> _Written problem_: Copy exactly, and only, the lines from the line containing "Across the set" through the last line of the records below, both included.

Records excerpted from a collection
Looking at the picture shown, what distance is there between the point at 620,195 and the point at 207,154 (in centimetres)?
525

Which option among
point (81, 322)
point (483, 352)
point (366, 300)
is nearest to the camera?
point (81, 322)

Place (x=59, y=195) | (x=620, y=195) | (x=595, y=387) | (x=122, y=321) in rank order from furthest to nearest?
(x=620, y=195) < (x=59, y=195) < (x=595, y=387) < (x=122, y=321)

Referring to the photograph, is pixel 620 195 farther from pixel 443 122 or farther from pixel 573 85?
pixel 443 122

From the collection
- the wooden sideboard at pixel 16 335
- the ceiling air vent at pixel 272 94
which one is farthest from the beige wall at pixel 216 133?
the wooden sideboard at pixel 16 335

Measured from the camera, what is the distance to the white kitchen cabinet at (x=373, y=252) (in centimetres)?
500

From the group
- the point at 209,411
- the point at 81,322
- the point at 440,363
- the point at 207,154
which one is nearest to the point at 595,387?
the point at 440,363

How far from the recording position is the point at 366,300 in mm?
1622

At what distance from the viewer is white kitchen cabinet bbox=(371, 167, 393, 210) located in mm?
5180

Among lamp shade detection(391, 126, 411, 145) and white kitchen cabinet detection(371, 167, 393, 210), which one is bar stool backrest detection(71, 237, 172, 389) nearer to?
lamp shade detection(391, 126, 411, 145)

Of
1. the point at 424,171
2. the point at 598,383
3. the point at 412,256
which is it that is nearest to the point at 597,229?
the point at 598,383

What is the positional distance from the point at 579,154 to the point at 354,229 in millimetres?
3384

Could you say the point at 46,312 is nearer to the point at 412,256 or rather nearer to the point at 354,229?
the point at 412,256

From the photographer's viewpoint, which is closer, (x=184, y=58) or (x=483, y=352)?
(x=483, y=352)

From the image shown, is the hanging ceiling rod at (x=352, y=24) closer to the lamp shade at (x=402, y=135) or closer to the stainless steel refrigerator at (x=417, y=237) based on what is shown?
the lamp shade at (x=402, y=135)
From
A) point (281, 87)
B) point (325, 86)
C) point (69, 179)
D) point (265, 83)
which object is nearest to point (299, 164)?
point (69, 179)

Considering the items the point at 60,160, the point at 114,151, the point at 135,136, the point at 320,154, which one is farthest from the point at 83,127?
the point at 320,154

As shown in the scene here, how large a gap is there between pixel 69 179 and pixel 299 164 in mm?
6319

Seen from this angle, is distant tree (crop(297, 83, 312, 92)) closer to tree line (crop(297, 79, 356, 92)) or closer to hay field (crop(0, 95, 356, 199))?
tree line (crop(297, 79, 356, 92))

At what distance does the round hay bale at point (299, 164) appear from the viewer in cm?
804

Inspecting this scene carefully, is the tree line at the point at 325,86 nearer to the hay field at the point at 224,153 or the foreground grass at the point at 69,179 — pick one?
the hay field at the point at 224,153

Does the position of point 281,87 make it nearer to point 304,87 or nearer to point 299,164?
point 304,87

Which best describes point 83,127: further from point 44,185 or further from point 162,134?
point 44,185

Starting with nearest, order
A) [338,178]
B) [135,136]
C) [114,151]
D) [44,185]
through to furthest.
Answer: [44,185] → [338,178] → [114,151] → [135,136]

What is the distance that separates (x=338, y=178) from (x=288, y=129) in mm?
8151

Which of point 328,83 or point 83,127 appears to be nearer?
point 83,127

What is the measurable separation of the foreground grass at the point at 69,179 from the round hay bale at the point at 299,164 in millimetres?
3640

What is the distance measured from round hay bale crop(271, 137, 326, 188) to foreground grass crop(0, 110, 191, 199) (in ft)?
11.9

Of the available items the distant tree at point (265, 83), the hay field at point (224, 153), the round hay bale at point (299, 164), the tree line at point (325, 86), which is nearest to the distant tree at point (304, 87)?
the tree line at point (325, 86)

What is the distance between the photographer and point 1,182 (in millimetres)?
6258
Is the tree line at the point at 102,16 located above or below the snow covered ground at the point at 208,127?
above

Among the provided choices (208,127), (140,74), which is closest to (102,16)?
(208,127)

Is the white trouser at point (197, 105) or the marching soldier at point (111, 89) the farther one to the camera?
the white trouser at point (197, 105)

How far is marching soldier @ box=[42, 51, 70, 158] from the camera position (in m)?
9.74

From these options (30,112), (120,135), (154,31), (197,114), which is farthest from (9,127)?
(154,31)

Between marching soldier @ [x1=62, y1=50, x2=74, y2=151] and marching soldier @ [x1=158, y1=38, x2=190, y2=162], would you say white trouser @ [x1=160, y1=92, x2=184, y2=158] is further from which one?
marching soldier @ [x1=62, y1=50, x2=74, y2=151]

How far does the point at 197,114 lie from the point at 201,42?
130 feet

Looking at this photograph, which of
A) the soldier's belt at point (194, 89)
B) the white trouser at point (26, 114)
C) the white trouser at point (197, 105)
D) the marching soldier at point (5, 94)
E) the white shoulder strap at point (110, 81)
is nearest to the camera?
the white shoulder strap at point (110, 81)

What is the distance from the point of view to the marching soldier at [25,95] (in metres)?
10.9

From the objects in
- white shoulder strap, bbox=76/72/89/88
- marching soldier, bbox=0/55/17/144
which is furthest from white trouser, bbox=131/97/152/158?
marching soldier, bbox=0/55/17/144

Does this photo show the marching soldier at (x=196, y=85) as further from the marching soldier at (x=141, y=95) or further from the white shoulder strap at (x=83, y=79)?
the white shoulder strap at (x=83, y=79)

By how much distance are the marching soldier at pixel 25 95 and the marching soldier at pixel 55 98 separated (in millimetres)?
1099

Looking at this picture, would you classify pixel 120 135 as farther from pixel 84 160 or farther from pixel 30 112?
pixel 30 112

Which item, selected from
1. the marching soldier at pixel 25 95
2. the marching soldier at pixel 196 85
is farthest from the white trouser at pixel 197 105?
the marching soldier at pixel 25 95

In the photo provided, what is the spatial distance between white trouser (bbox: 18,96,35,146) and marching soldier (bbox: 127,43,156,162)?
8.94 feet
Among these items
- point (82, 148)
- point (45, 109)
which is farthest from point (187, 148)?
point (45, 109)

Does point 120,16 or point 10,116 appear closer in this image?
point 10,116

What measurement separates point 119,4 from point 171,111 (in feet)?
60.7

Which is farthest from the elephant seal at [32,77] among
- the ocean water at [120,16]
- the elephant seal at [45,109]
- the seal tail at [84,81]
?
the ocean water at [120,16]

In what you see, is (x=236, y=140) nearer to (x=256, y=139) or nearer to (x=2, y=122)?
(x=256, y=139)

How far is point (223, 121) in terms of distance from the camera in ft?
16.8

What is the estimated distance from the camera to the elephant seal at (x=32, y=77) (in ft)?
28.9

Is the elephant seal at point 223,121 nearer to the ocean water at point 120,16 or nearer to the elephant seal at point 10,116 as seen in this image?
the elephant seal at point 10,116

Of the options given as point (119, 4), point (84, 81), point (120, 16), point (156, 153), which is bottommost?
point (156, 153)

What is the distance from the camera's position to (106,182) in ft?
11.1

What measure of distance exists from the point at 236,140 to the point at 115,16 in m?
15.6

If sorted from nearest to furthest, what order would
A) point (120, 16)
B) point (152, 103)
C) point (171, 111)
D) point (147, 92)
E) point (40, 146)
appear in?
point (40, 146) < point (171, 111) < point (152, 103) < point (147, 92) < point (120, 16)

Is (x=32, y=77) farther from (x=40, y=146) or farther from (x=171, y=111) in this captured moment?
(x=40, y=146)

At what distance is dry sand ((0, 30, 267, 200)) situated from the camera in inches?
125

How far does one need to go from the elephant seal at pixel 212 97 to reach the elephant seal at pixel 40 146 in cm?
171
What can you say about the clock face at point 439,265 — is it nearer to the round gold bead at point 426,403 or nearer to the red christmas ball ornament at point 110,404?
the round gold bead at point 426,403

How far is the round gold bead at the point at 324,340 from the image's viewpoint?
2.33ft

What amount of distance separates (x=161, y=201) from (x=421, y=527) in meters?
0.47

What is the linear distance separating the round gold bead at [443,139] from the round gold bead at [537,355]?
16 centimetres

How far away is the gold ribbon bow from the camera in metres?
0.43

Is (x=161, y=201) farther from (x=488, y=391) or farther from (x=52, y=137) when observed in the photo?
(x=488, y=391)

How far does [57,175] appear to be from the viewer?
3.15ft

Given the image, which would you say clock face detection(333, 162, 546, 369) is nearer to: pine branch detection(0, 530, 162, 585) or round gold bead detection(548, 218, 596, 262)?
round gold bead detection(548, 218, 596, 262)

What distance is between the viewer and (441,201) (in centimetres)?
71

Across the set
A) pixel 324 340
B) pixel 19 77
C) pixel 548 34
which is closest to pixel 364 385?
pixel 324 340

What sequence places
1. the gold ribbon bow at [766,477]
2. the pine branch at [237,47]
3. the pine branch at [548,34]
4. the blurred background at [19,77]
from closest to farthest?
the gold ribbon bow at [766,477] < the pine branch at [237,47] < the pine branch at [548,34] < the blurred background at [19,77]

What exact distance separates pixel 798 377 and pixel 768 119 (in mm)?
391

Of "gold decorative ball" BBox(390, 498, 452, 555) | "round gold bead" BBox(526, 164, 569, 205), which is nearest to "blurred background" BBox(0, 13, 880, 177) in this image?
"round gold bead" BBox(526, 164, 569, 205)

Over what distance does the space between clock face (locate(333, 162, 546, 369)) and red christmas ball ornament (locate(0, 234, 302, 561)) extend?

> _Written answer_:
Across the set
A) pixel 324 340
B) pixel 19 77
C) pixel 548 34
which is closest to pixel 364 385?
pixel 324 340

What sequence places
1. the gold ribbon bow at [766,477]
2. the pine branch at [237,47]
3. the pine branch at [548,34]
4. the blurred background at [19,77]
from closest to farthest?
the gold ribbon bow at [766,477] < the pine branch at [237,47] < the pine branch at [548,34] < the blurred background at [19,77]

What exact distance separates pixel 798 377 and pixel 768 119 (in mm)?
391

Of "gold decorative ball" BBox(390, 498, 452, 555) | "round gold bead" BBox(526, 164, 569, 205), which is nearest to "blurred background" BBox(0, 13, 880, 177) in this image?
"round gold bead" BBox(526, 164, 569, 205)

Over what distance does the space between clock face (locate(333, 162, 546, 369)) and red christmas ball ornament (locate(0, 234, 302, 561)) extend?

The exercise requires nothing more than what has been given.